03 Şubat 2017 01:00

Kapitalizmi trollemek

Kapitalizmi trollemek

Fotoğraf: Envato

Paylaş

Henüz kolayca izlenebilir olmayan filmlerle ilgili önceden yorumlar duymanın, okumanın sakıncalı bir tarafı var. İster istemez filmlere dair ön yargı oluşturabiliyor. Filmi biraz daha önceden izleyebilmiş olanlar için heyecanlanmak ve o filmi konuşmadan duramamak ne kadar olağansa, izlememiş olanların bundan bir basınç hissetmesi ve canının sıkılması da öyle. Ölçüyü kaçırmak fenadır da, her film fazla abartılmış değildir sonuçta. Toni Erdmann değil. Kolay değil, herkese göre değil, geleneksel hikaye anlatma kurallarına uygun değil, içine giremeyen seyirci için çok da uzun olmalı. Ama değişik bir sinema olayı Toni Erdmann. 

Genç Alman Yönetmen Maren Ade, bundan önce en çok Herkes Gibi (Alle Anderen) filmiyle tanınıyordu. Uzun ikili sahneleriyle dikkatini ilişkilerin hem esasına, hem de detaylarına yönelttiği oradan belliydi. Toni Erdmann ile, bir baba kız ilişkisine odaklanıyor. Orta sınıf mutsuzluğuna karşı oyunlu bir mücadelenin filmi. Bunu uzun sahnelerle, duyguları sindirmeye ve yabancılaştırmaya açık bir anlatımla ve serpiştirdiği sayısız insani detayla yapıyor. Her sahnesindeki her detay özenle tasarlanmış, ama yapaylığını belli etmeyen filmler her zaman çıkmaz.

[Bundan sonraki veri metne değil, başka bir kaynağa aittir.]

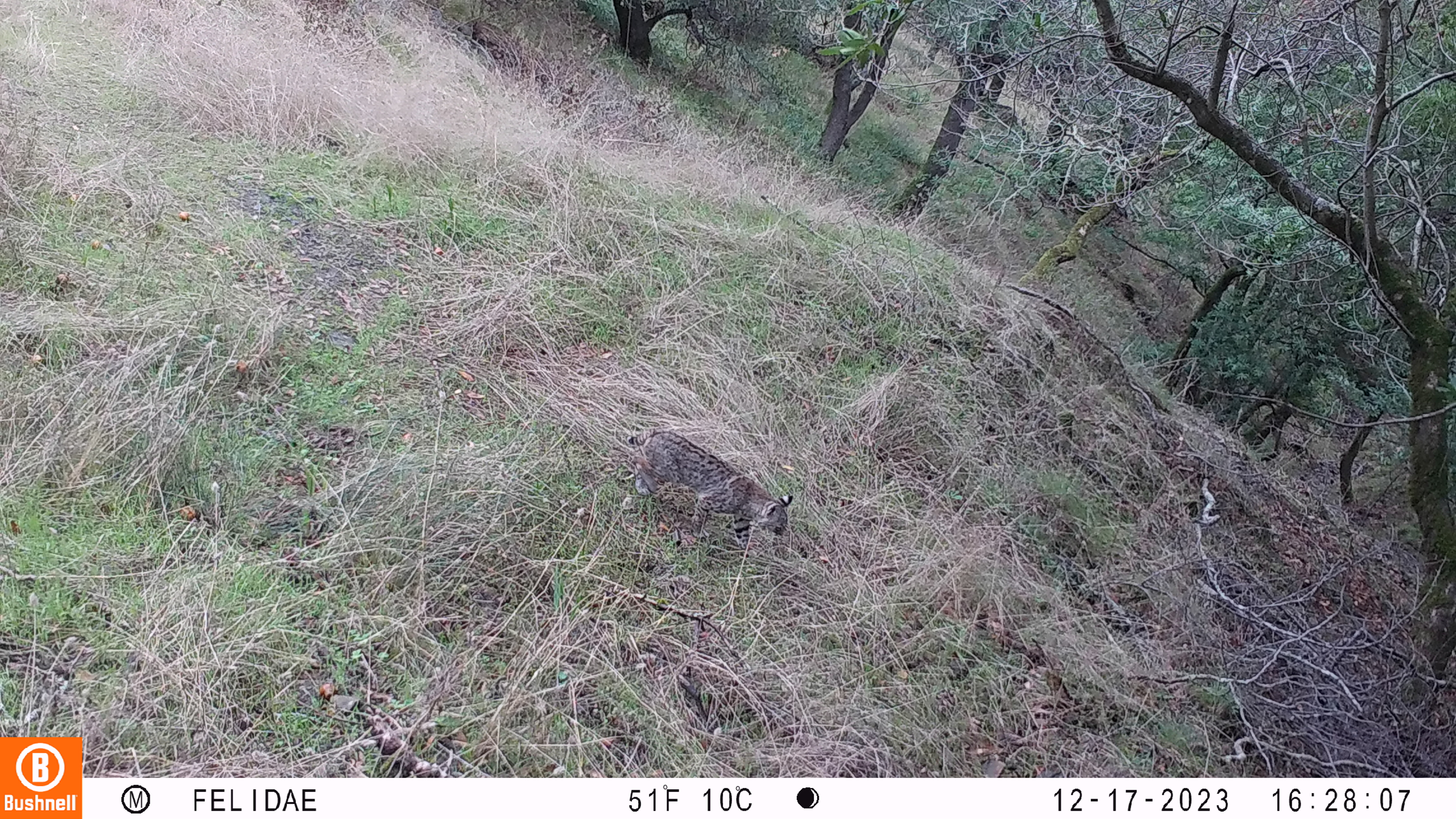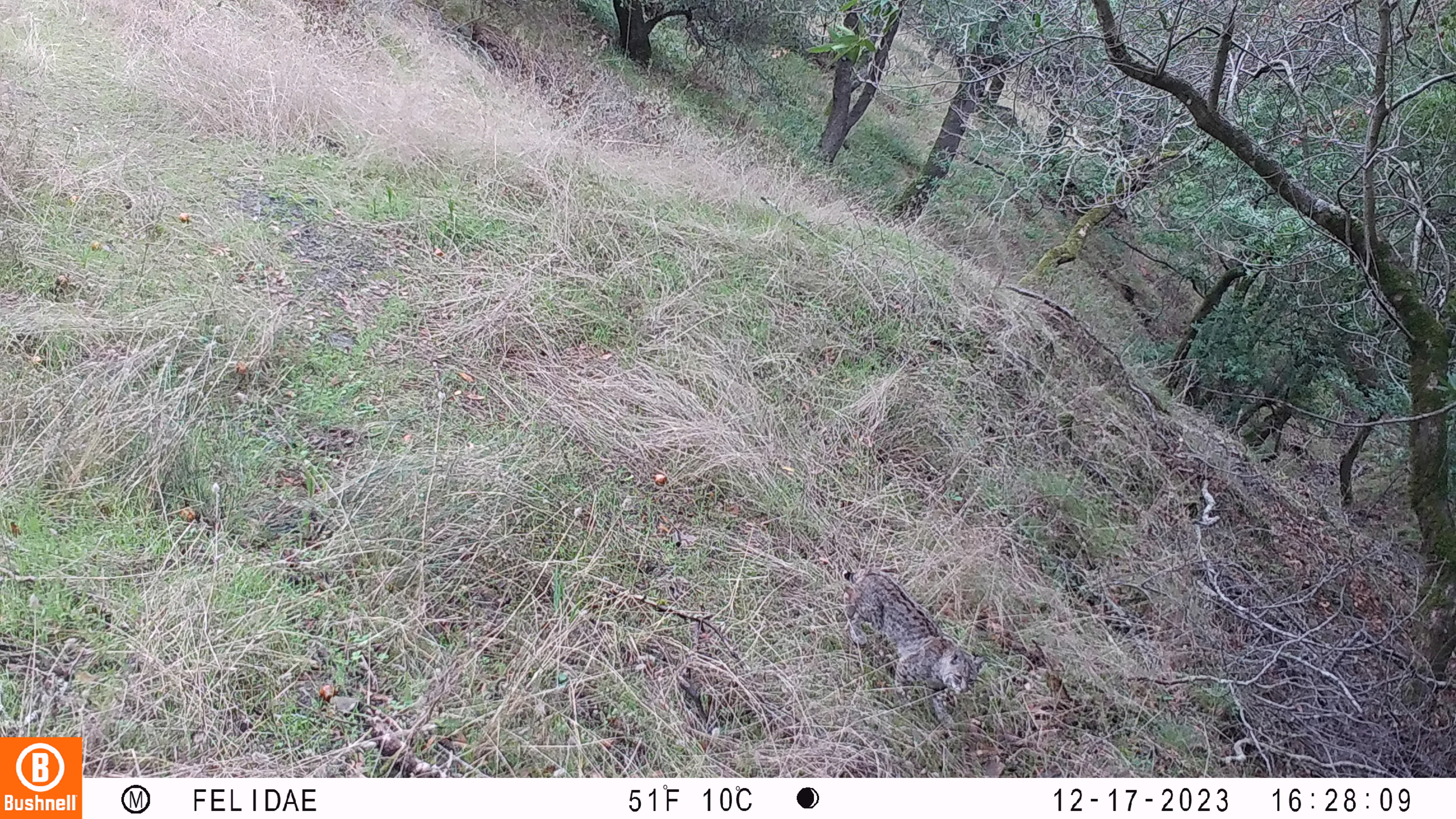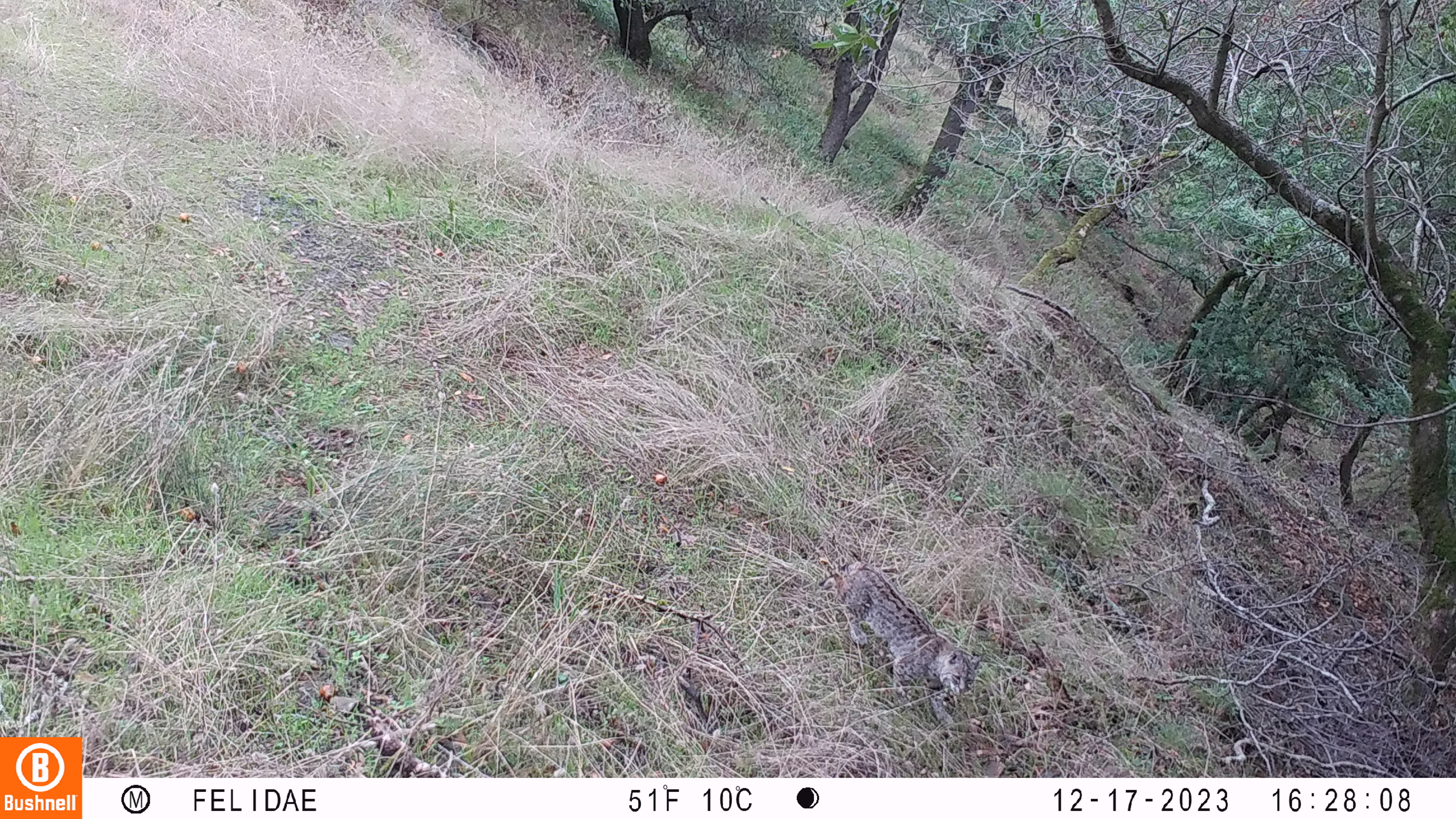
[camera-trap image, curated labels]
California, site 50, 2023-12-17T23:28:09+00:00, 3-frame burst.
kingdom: Animalia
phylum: Chordata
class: Mammalia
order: Carnivora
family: Felidae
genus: Lynx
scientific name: Lynx rufus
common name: bobcat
Bobcat (Lynx rufus).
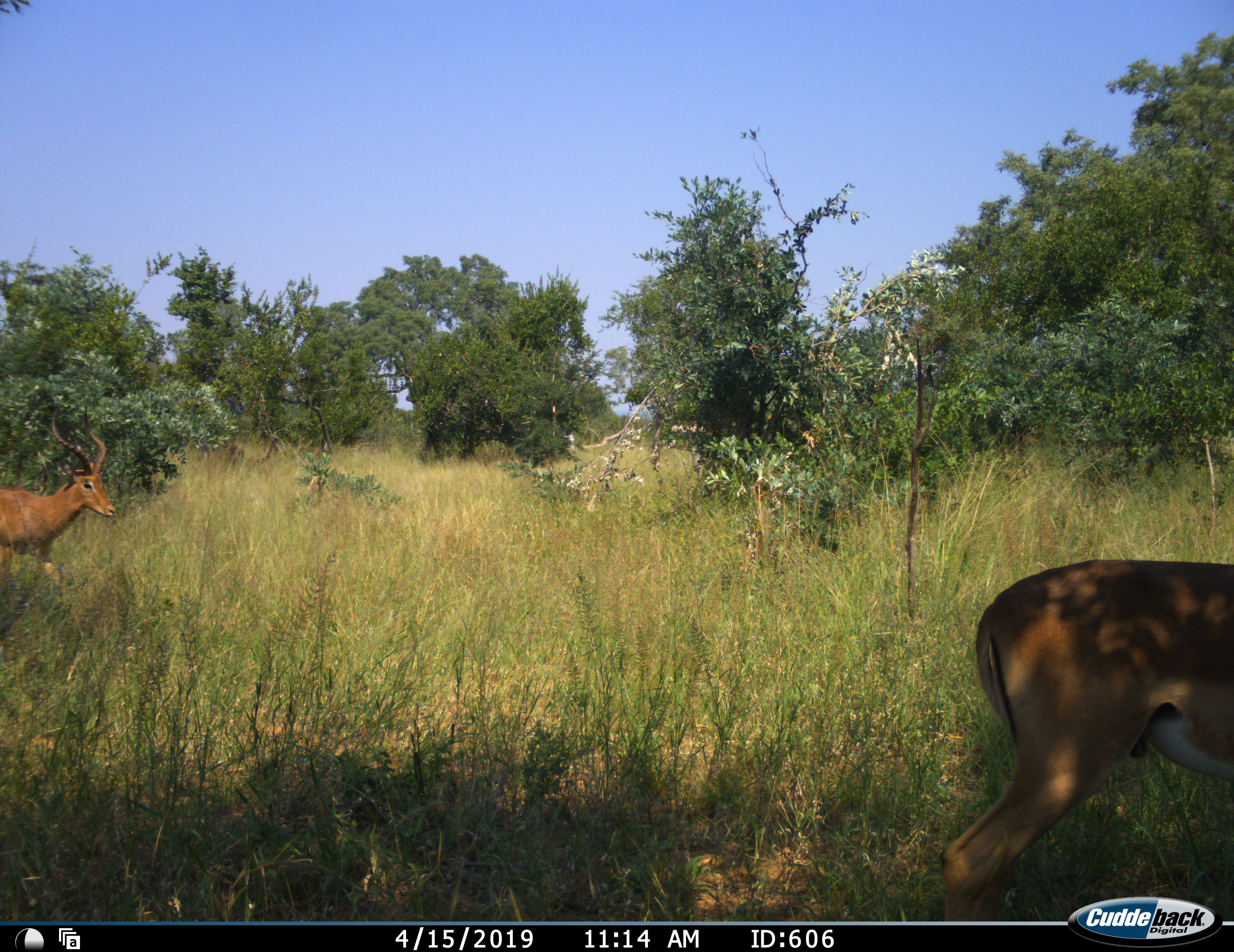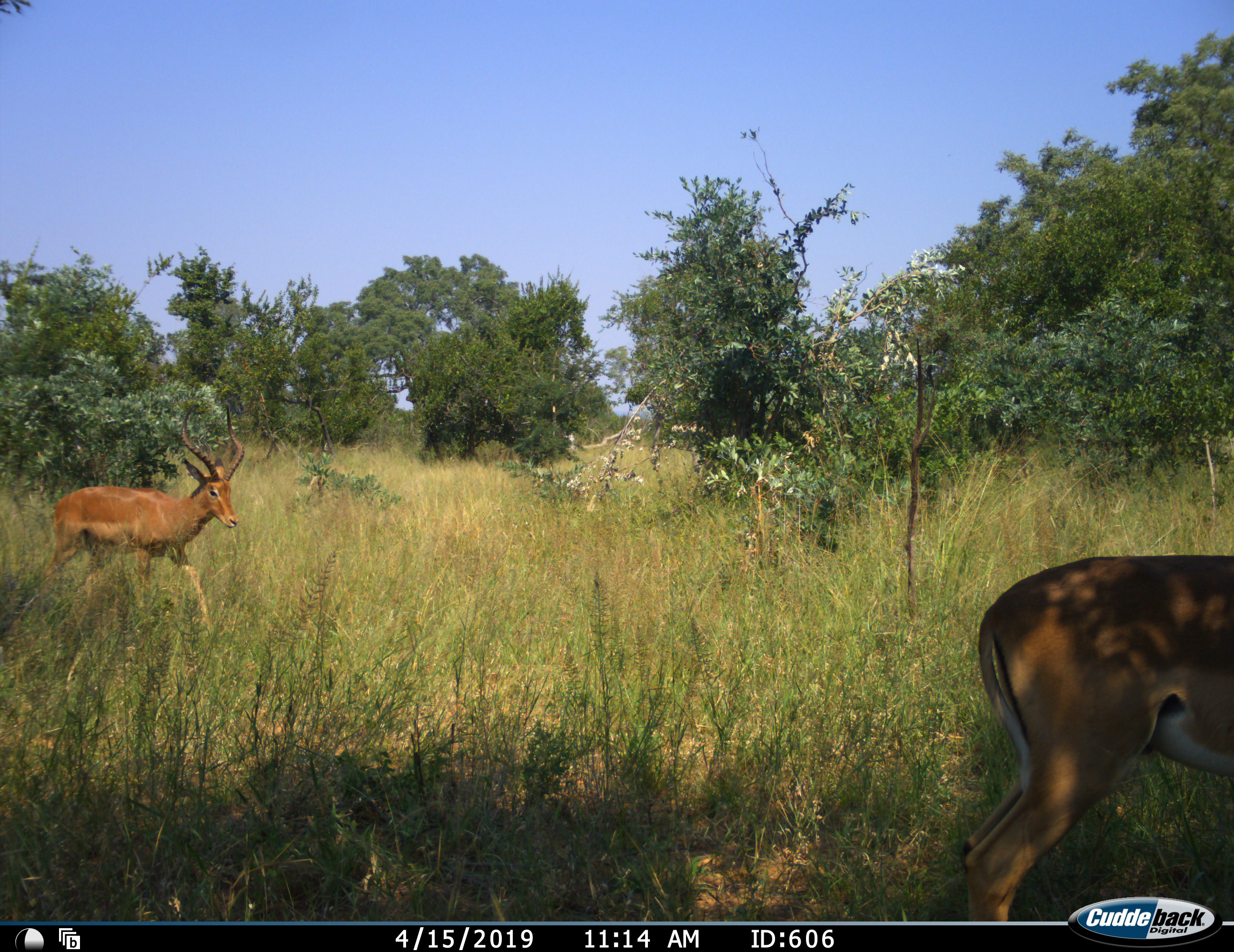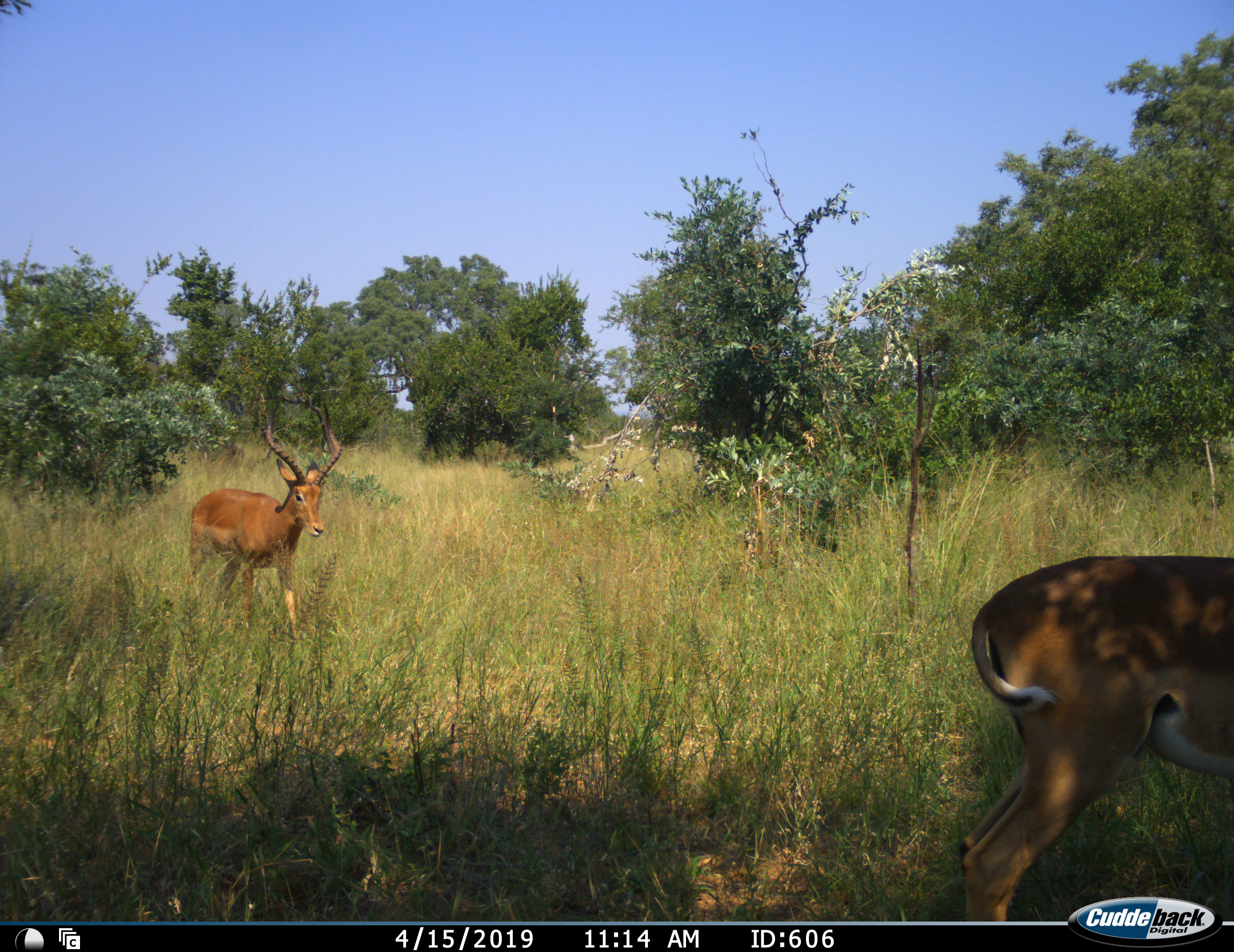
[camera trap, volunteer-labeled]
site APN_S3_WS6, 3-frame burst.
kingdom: Animalia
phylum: Chordata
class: Mammalia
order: Artiodactyla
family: Bovidae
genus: Aepyceros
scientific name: Aepyceros melampus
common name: impala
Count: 2.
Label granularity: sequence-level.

Olaylar, Müzik Öğretmeni Winfried’in köpeğinin ölmesinin ardından yalnız kalmasıyla başlıyor. Artık emekli olmuştur. Romanya’da bir danışmanlık şirketinde yoğun mesai ile çalışan kızıyla ilgilenmeye karar verir. Ines kariyerine odaklanmış bir kadındır, işi hiç kolay değil, pek tatmin edici de değildir. Winfried Bükreş’e Ines’in yanına gider, orada Toni Erdmann adında bir karakter uydurur ve olmadık zamanlarda Ines’in hayatına girmeye, oyunlar oynamaya başlar. Çoğunlukla utanç verici durumlar oluşur, ciddi beyaz yakalı Ines bu çocukça oyunlardan dolayı çok gerilir. Orta sınıf Avrupalı normlarıyla her seferinde çatışmaya girer, bazen bir peynir rendesi, peruk, takma dişler, bir Whitney Houston şarkısı, Kukeri denen geleneksel kötü ruhları kovma kostümü... 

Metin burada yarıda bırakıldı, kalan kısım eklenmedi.